Our culture can seem obsessed with finding “work-life balance.” But for those pursuing creative careers, it can prove challenging simply to find “work-work balance” – that is, how to juggle the work that allows us to survive and the work that feeds our passions.
Allocating our resources of time, money, energy and mind-space can feel particularly daunting at the beginning of our careers. Determining the number of students we accept into our teaching studio so that we still have time to practice – let alone gig – is a balancing act between time and money. Affording ourselves the uninterrupted mind-space to compose can feel expensive when we weigh it against the money we could earn from a second hustle.
In this month’s issue, we look at how musicians can address practical realities and turn them to their advantage.
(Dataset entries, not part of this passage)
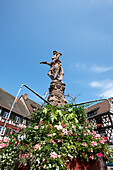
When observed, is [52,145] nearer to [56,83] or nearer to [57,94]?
[57,94]

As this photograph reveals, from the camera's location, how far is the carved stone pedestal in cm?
360

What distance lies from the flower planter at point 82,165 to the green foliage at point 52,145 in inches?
3.4

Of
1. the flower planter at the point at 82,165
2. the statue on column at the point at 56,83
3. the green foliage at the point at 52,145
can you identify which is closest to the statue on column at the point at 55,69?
the statue on column at the point at 56,83

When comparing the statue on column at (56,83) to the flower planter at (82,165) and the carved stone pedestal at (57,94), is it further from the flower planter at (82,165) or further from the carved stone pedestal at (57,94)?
the flower planter at (82,165)

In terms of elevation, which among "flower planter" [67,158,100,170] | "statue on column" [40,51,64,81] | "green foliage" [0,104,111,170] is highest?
"statue on column" [40,51,64,81]

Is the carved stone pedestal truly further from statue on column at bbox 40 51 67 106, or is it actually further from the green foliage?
the green foliage

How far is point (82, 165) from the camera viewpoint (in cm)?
204

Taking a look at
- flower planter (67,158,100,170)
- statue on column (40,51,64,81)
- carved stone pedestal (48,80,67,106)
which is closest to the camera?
flower planter (67,158,100,170)

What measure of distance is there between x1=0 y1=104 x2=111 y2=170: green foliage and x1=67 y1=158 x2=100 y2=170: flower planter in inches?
3.4

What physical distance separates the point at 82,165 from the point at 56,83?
275 cm

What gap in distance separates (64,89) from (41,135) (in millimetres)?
2477

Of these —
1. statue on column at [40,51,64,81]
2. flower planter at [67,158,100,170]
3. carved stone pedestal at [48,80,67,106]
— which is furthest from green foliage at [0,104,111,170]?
statue on column at [40,51,64,81]

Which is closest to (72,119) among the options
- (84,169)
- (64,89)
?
(84,169)

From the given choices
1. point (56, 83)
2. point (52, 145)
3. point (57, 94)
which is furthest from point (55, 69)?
point (52, 145)
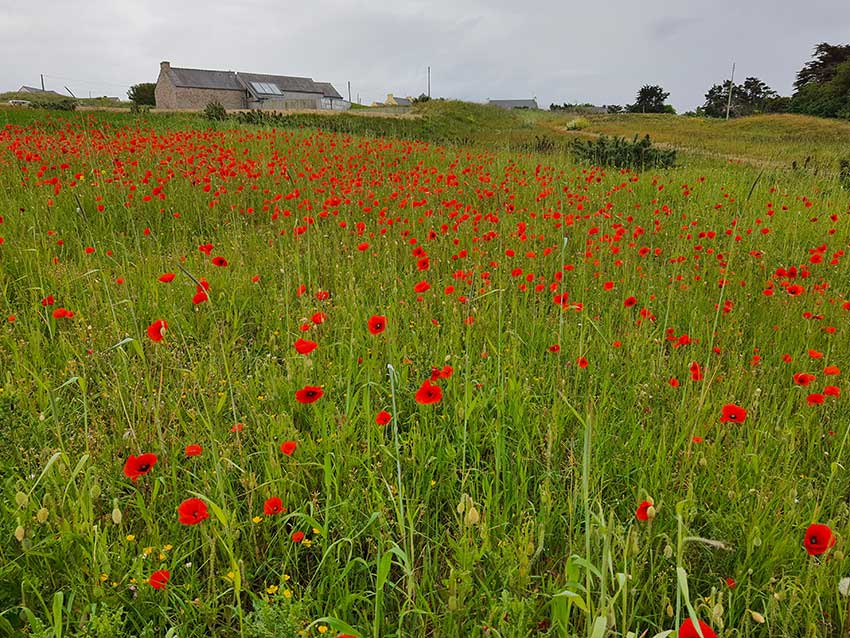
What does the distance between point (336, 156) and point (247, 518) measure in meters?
8.08

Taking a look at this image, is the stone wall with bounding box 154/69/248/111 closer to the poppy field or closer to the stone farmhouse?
the stone farmhouse

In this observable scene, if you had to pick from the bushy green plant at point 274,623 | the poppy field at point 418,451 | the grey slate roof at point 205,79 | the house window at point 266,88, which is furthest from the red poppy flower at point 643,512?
the house window at point 266,88

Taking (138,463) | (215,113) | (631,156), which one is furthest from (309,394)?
(215,113)

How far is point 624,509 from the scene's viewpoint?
1.79 meters

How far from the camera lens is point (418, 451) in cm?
188

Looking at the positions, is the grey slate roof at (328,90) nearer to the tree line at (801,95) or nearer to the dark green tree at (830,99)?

Musician and financial planner Tad Gray writes an open letter to his two children, both of whom are accomplished performers on track to successful careers, offering encouragement and financial advice at the cusp of their adult lives.
Then, managing editor Elizabeth Nonemaker suggests a reprieve from financial and day-to-day worry with the artist residency, surveying the programs that deliver the biggest bang for your buck.
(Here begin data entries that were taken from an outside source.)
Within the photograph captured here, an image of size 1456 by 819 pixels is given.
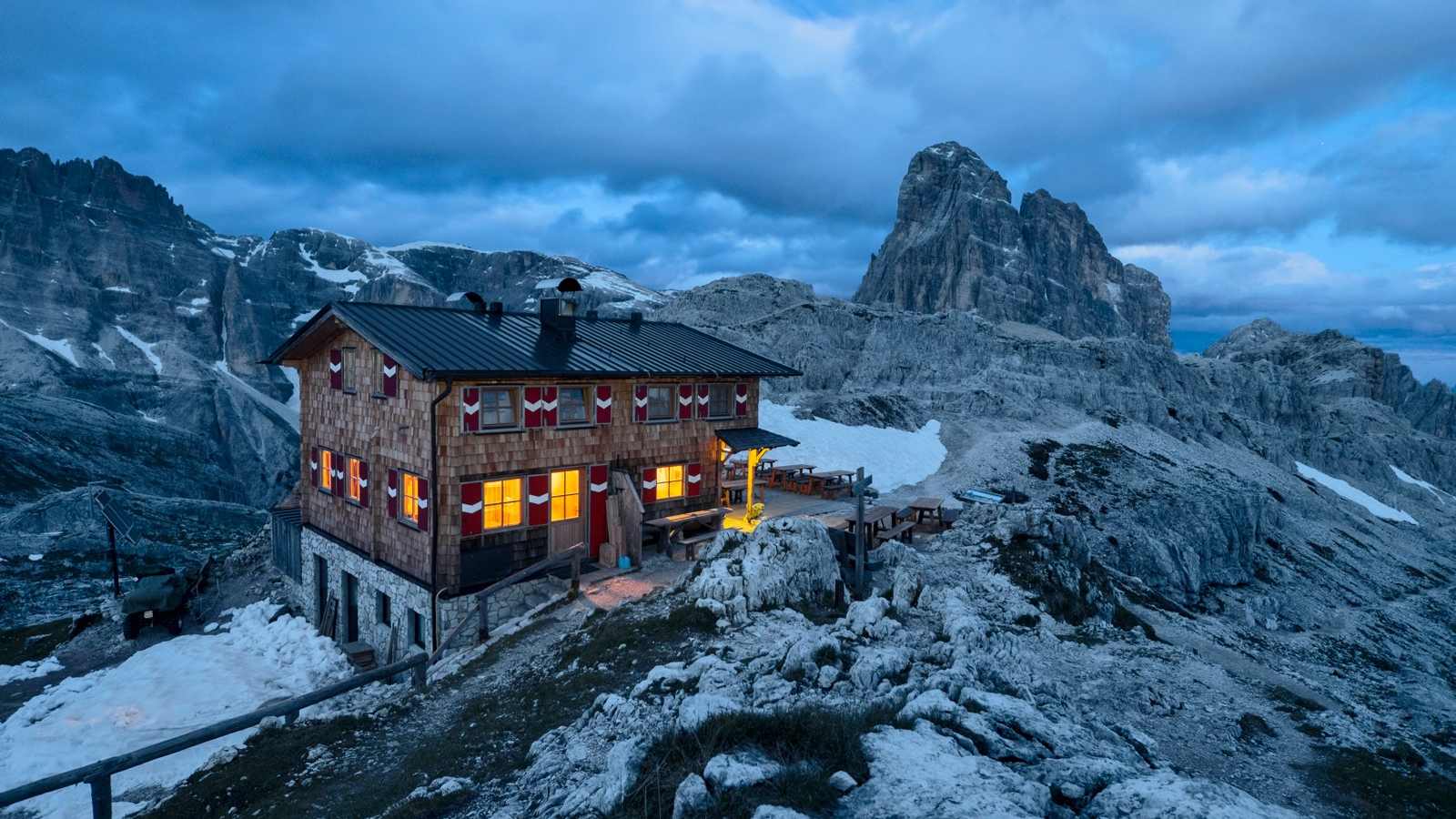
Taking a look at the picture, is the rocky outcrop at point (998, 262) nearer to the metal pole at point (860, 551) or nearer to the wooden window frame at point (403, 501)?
the metal pole at point (860, 551)

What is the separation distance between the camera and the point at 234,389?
11462 cm

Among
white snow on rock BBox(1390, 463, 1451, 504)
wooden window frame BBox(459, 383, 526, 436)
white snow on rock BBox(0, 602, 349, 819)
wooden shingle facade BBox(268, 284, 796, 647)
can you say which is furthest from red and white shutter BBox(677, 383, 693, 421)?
white snow on rock BBox(1390, 463, 1451, 504)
Joe Brent balances us out with a plunge back into music for music’s sake. Continuing our interview series re/CREATE, he presents Emily Hope Price and her stunning reimagination of “If You Were Here” by the Thompson Twins.
Sylvia Yang launches our next edition of the 21CM Connect: Book Club, guiding readers through Tim Page’s funny and heartbreaking memoir, “Parallel Play,” and we welcome Cristina Spinei as this month’s POP Picks curator.
Thanks for joining the conversation.